* WORK REQUIRED
Read through the lines below and copy the ones holding the string "during".

* LISTED RECORDS

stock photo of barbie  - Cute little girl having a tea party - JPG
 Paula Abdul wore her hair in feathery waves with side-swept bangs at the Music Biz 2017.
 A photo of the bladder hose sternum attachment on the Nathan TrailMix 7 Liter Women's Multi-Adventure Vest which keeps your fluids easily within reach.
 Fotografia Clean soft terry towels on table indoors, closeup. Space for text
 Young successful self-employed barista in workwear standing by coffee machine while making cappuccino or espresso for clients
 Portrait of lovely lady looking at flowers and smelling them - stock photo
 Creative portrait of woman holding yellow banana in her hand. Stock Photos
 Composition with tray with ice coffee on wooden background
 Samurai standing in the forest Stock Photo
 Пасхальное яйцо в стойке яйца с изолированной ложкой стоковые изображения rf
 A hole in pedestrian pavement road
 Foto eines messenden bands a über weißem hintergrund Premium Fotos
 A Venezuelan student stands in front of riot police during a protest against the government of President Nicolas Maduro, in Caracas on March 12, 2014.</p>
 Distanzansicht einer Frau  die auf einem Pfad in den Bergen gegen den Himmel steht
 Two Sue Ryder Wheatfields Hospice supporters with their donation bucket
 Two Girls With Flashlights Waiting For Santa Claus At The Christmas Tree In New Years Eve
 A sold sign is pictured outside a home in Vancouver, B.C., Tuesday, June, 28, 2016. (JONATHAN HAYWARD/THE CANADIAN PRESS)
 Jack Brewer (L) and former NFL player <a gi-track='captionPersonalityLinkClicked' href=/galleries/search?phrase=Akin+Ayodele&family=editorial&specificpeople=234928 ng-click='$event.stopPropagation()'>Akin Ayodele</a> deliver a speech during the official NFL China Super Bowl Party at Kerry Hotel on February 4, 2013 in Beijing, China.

* EXERCISE OUTPUT
 A Venezuelan student stands in front of riot police during a protest against the government of President Nicolas Maduro, in Caracas on March 12, 2014.</p>
 Jack Brewer (L) and former NFL player <a gi-track='captionPersonalityLinkClicked' href=/galleries/search?phrase=Akin+Ayodele&family=editorial&specificpeople=234928 ng-click='$event.stopPropagation()'>Akin Ayodele</a> deliver a speech during the official NFL China Super Bowl Party at Kerry Hotel on February 4, 2013 in Beijing, China.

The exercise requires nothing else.